▶ **TEXT EXCERPT**:
──────────────────────────────

I do not have, in my adult life, a “clothes-folding table” like I used when I was growing up. Actually, I have that exact table now, but it sits in the dining room, far from the laundry area, and is generally loaded with a vase of flowers, a couple candles, and whatever paperwork I am currently working on. I fold clothes using the surface of the top of the washing machine. A much smaller space. That could be a reason.

Yesterday, a beautiful, breezy warm day for putting laundry on the clothesline, I thought of another. Though I tighten my clotheslines regularly, the lines still sag with the weight of the wet laundry. It causes things to dry slightly misshapen. Because I dry my towels outside, they do not have corners that will line up. So there! Unless or until I learn that Cheryl also has a clothesline, and dries her towels outside, and still manages perfectly aligned corners…that is my answer to what happened to me!

──────────────────────────────

▶ **HOW TO COMPLETE THIS TASK**:
Summarize the text about folding laundry in exactly two sentences. Rely only on the text above and bring in nothing from outside it.

──────────────────────────────

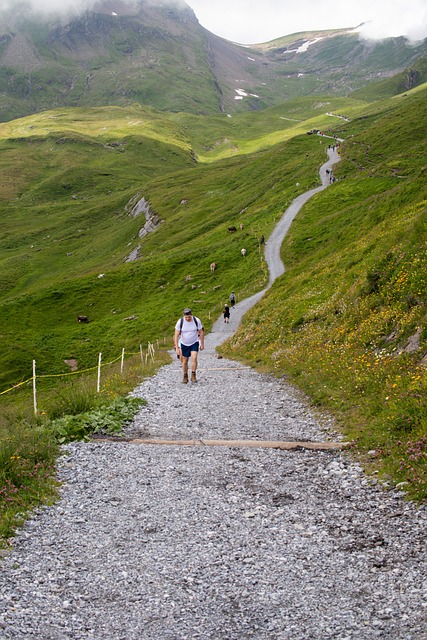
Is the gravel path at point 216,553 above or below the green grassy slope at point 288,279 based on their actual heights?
below

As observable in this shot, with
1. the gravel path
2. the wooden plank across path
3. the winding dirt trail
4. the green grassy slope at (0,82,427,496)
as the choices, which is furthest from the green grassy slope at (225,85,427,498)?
the winding dirt trail

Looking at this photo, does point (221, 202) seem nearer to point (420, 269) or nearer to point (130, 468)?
point (420, 269)

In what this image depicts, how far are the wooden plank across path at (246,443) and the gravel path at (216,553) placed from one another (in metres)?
0.28

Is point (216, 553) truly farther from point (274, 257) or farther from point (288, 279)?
point (274, 257)

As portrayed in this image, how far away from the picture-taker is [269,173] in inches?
5886

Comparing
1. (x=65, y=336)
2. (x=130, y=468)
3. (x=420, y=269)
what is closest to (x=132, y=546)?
(x=130, y=468)

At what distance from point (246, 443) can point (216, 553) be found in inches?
224

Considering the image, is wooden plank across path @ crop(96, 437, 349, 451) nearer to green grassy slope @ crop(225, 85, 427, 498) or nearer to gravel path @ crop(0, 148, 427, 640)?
gravel path @ crop(0, 148, 427, 640)

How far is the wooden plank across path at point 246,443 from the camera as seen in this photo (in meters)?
13.1

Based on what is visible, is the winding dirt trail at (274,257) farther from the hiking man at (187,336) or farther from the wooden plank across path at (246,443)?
the wooden plank across path at (246,443)

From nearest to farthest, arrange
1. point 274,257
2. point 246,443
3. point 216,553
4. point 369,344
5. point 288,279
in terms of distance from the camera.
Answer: point 216,553
point 246,443
point 369,344
point 288,279
point 274,257

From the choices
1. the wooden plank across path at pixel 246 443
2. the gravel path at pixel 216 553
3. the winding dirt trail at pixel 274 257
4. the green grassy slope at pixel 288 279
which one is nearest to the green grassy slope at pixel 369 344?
the green grassy slope at pixel 288 279

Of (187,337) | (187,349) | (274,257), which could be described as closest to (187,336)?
(187,337)

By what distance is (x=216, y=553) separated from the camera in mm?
8258
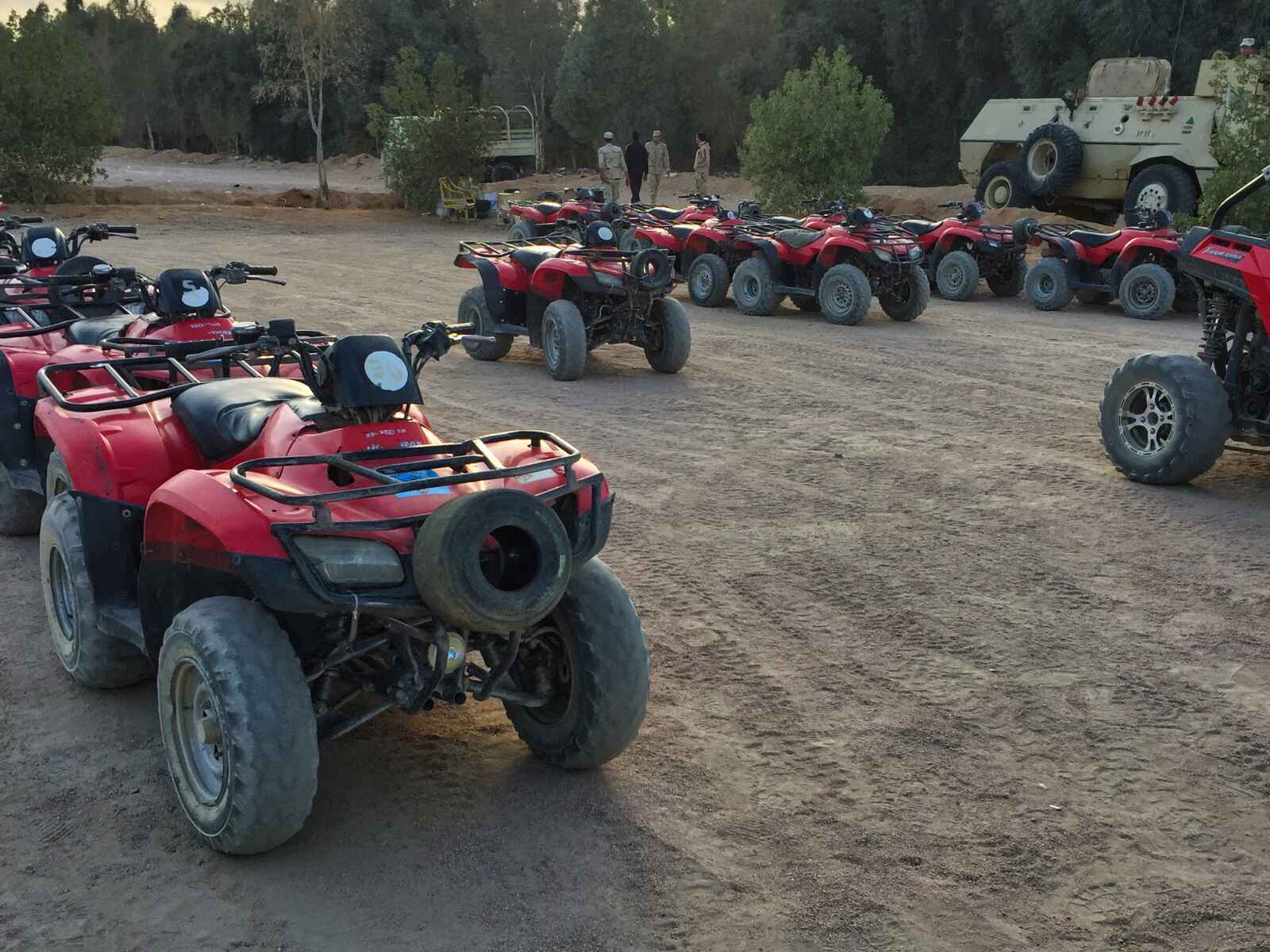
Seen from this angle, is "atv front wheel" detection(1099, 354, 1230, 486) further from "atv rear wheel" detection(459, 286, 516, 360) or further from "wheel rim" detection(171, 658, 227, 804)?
"wheel rim" detection(171, 658, 227, 804)

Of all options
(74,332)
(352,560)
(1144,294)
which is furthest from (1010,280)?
(352,560)

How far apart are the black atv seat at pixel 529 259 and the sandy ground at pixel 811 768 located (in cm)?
368

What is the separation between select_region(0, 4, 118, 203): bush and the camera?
25.9 m

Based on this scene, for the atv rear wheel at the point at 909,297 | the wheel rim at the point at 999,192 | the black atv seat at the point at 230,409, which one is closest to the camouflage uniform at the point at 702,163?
the wheel rim at the point at 999,192

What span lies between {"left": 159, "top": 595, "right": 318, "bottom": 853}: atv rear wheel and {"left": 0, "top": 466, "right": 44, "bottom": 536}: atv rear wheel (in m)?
3.10

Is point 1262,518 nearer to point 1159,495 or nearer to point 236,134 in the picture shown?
point 1159,495

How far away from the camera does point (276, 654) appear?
320cm

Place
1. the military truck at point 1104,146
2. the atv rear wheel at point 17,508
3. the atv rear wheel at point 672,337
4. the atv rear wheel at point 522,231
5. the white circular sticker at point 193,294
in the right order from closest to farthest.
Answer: the atv rear wheel at point 17,508, the white circular sticker at point 193,294, the atv rear wheel at point 672,337, the atv rear wheel at point 522,231, the military truck at point 1104,146

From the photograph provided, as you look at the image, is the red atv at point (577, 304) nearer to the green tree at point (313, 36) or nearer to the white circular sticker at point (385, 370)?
the white circular sticker at point (385, 370)

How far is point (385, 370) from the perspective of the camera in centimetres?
371

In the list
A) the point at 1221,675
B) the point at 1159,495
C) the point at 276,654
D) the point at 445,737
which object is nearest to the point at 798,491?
the point at 1159,495

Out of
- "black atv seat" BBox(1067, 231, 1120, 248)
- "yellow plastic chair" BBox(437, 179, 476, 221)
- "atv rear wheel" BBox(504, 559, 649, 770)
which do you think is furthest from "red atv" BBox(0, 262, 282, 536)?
"yellow plastic chair" BBox(437, 179, 476, 221)

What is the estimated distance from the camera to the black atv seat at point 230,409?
405 cm

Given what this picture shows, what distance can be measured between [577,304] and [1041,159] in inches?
539
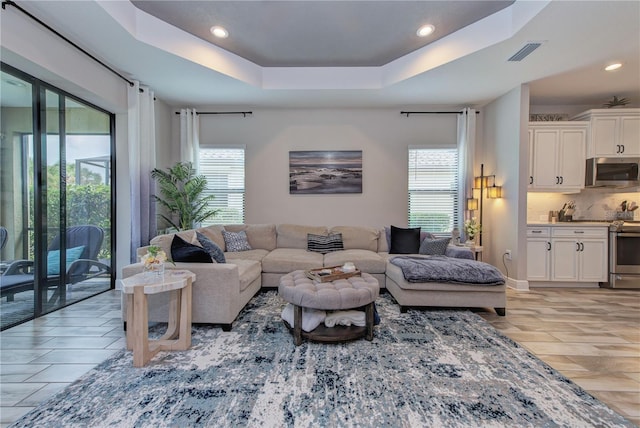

──────────────────────────────

▶ **EXERCISE ANSWER**:
The writer's childhood clothes-folding table now sits in the dining room, covered with flowers, candles and paperwork, so clothes get folded on the much smaller top of the washing machine. The writer also dries towels on clotheslines that sag under the wet laundry, so the towels dry slightly misshapen and their corners do not line up.